Metformin in breast cancer - an evolving mystery
Breast Cancer Research volume 17, Article number: 88 (2015)
Metformin, a diabetes drug with well-established side effect and safety profiles, has been widely studied for its anti-tumor activities in a number of cancers, including breast cancer. But its mechanism of action in the clinical arena remains elusive. In a window of opportunity trial of metformin in non-diabetic breast cancer patients, Dowling and colleagues examined both the direct actions of the drug on cancer cells (as mediated by AMP kinase), as well as its indirect actions (as mediated by circulating insulin).

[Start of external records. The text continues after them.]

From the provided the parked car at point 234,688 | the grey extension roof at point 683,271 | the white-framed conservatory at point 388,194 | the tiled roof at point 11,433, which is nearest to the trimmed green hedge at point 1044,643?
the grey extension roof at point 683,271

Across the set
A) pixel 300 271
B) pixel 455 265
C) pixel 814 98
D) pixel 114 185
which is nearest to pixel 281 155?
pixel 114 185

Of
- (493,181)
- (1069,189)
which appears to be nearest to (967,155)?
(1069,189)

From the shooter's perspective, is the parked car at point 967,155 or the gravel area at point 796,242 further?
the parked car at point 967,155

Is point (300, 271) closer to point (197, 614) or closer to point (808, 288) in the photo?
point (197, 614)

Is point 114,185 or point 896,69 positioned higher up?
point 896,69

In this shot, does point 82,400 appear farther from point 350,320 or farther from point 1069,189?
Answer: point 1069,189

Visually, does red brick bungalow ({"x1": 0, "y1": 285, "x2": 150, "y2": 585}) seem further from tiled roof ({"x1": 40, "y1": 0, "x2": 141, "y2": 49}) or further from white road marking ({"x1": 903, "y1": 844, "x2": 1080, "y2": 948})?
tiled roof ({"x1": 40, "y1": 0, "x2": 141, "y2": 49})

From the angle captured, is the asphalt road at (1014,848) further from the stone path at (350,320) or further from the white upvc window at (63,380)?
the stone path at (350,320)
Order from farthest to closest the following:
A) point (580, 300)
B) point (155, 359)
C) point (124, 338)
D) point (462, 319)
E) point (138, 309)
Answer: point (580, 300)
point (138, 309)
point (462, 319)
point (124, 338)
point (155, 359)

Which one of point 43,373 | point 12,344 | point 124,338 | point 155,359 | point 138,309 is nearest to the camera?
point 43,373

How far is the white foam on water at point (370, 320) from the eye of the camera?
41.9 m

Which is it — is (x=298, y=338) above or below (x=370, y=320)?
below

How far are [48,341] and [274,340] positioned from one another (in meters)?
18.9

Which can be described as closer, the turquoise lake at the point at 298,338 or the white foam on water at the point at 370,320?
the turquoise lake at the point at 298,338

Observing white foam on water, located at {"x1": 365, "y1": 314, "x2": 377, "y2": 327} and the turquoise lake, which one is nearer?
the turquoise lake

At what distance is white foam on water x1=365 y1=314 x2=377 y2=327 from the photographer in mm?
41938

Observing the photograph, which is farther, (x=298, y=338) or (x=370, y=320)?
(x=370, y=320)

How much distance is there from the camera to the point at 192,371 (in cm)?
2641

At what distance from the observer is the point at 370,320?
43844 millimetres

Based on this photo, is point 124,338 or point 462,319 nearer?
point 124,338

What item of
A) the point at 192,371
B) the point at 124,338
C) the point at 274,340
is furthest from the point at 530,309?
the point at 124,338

The data suggest that short-term administration of metformin in this setting has anti-tumor effects significantly involving the indirect, insulin-dependent pathway. The role of the direct pathway remains to be determined. This study represents an important step forward in establishing one of several possible mechanisms for metformin, information that will be useful in determining candidate biomarkers to evaluate in large clinical trials of metformin, such as the ongoing NCIC CTG MA.32 trial of adjuvant metformin. The potential significance of these data for metformin in the treatment of breast cancer is discussed here.
Metformin has been studied in breast cancer, but its mechanism of action in the clinical arena remains unclear. Several trials have attempted to address this knowledge gap (Table 1) [1–10]. In a recent issue of Breast Cancer Research, Dowling and colleagues  present their mechanistic studies from a previously reported single arm, neoadjuvant, window of opportunity trial of metformin in non-diabetic breast cancer patients. Thirty-nine operable breast cancer patients were given metformin 500 mg three times daily for a median of 18 days (range 13 to 40). Their results demonstrate that short-term administration of metformin in this setting has anti-cancer properties significantly involving indirect actions of metformin.

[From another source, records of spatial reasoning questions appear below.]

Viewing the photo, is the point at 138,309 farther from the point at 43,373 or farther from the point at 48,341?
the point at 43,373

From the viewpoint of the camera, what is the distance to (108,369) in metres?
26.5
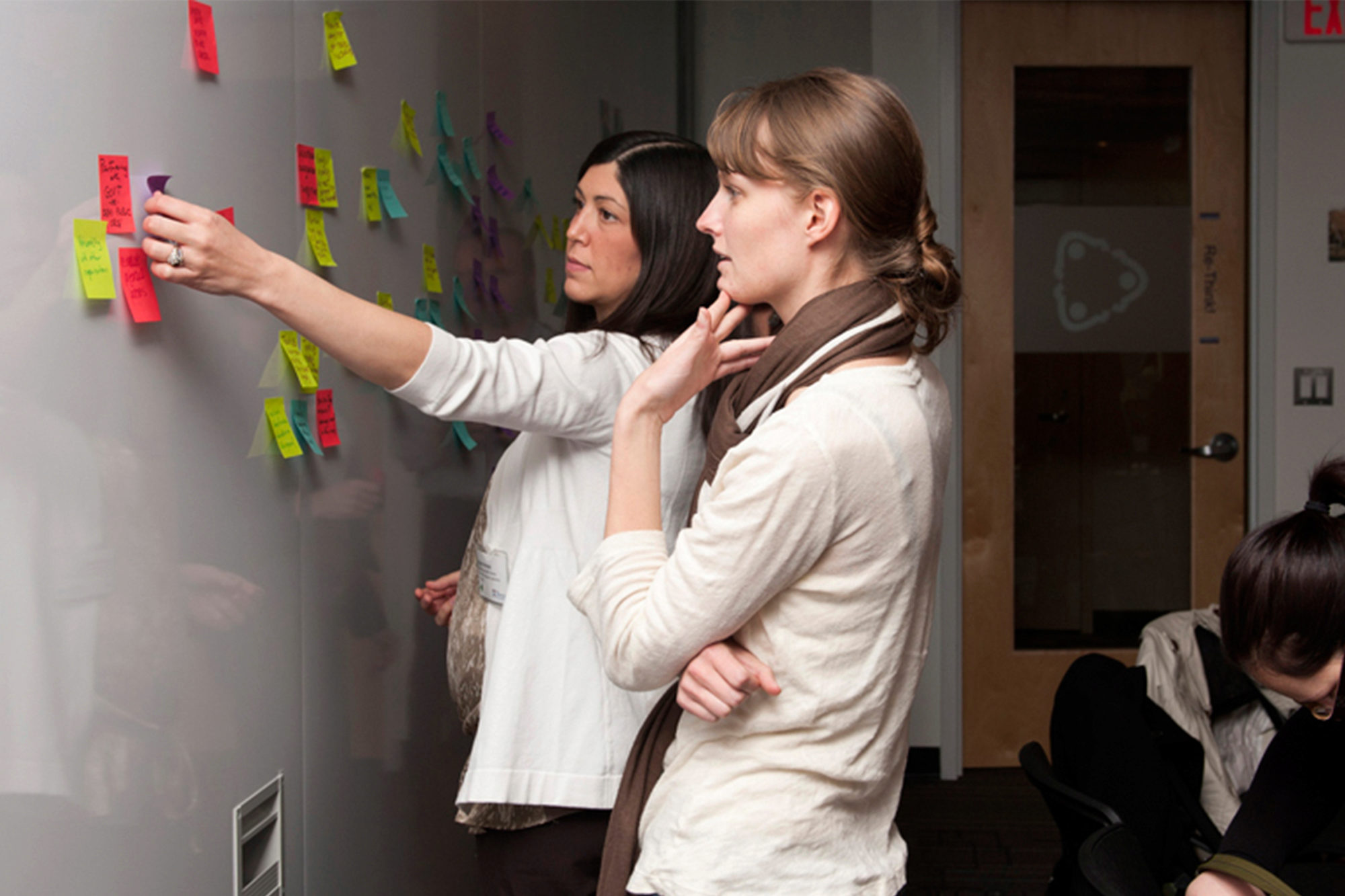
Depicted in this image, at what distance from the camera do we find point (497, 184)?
7.34ft

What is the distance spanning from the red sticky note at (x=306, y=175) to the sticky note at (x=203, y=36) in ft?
0.68

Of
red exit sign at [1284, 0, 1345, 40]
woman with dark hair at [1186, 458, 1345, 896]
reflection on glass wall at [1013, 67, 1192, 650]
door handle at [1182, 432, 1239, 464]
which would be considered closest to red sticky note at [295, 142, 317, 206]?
woman with dark hair at [1186, 458, 1345, 896]

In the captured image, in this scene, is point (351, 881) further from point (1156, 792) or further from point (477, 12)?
point (477, 12)

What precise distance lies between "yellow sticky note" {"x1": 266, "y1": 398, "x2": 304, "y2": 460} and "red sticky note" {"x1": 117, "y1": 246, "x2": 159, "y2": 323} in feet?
0.86

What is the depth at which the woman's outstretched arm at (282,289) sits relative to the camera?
39.8 inches

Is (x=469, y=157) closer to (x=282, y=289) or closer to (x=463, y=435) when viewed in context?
(x=463, y=435)

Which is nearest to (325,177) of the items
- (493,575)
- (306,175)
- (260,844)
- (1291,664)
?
(306,175)

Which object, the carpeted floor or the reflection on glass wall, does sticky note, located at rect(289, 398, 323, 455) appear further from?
the reflection on glass wall

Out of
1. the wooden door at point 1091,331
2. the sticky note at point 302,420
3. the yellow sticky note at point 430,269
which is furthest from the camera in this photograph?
the wooden door at point 1091,331

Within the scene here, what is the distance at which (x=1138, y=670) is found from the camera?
2.10m

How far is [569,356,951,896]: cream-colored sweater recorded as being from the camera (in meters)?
0.93

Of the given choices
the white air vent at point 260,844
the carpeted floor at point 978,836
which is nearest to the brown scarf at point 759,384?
the white air vent at point 260,844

By binding to its receptor, insulin has been shown to have mitogenic and anti-apoptotic effects in several cancers, including breast cancer, and circulating insulin is associated with increased cancer risk and prognosis . In their previous publication on the same trial , the authors reported significant decreases in weight, body mass index (BMI), glucose, homeostatic model assessment (HOMA), and tumor cell proliferation by Ki-67, as well as an increase in apoptosis by TUNEL (terminal deoxynucleotidyl transferase (TdT) dUTP nick-end labeling) after metformin treatment. In the current study, they point to the insulin-dependent effects of metformin based on the decrease in insulin receptor (IR) expression in tumors together with reductions in Akt and ERK1/2 phosphorylation (key downstream effectors of phosphatidylinositol 4,5-bisphosphate 3-kinase (PI3K)/Akt and Ras-mitogen-activated protein kinase (MAPK) signaling pathways, respectively). Furthermore, in an important analysis, when patients were assessed individually, the largest decreases in serum insulin, tumor IR, and p-Akt (via a summary score of all three variables) correlated with the largest decreases in tumor cell proliferation. However, overall changes in Akt and ERK1/2 phosphorylation did not correlate with reductions in circulating insulin levels, suggesting that these changes were also mediated by additional (unexplored) insulin-independent pathways.

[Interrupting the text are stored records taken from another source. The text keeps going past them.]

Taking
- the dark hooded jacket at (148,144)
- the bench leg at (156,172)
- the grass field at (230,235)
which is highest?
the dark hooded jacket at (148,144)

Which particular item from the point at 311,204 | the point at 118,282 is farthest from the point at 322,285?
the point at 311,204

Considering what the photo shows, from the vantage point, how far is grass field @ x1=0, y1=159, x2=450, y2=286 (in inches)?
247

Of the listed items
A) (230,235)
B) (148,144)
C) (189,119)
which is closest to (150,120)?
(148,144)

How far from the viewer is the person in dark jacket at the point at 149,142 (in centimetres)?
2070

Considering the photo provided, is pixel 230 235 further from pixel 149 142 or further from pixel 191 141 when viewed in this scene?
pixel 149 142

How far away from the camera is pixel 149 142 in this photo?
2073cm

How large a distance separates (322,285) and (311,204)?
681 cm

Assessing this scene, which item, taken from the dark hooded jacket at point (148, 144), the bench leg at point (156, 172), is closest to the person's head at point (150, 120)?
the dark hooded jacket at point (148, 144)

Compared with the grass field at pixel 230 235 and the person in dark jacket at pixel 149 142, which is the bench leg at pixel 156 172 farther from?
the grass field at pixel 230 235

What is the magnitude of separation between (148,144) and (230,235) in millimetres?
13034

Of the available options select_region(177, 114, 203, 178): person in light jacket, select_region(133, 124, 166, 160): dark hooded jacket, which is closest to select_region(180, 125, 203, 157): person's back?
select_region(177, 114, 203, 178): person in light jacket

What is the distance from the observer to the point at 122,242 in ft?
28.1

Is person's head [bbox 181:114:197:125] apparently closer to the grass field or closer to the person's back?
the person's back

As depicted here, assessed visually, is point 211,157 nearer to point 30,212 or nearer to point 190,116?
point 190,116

The decreases in Akt and ERK1/2 phosphorylation are in agreement with previous in vitro and in vivo breast cancer studies [12, 13]. Likewise, the decreases in IR expression and p-Akt are consistent with a two arm window of opportunity trial conducted by Bonanni and colleagues , where non-diabetic women with breast cancer were randomized to metformin or no drug. In that study, a non-significant decrease in IR and a significant decrease in p-Akt were found in the metformin group, while non-significant increases were found in the control group. In future studies, it would be interesting to analyze activated (phosphorylated) IR staining in tumors to further define the role of this signaling axis.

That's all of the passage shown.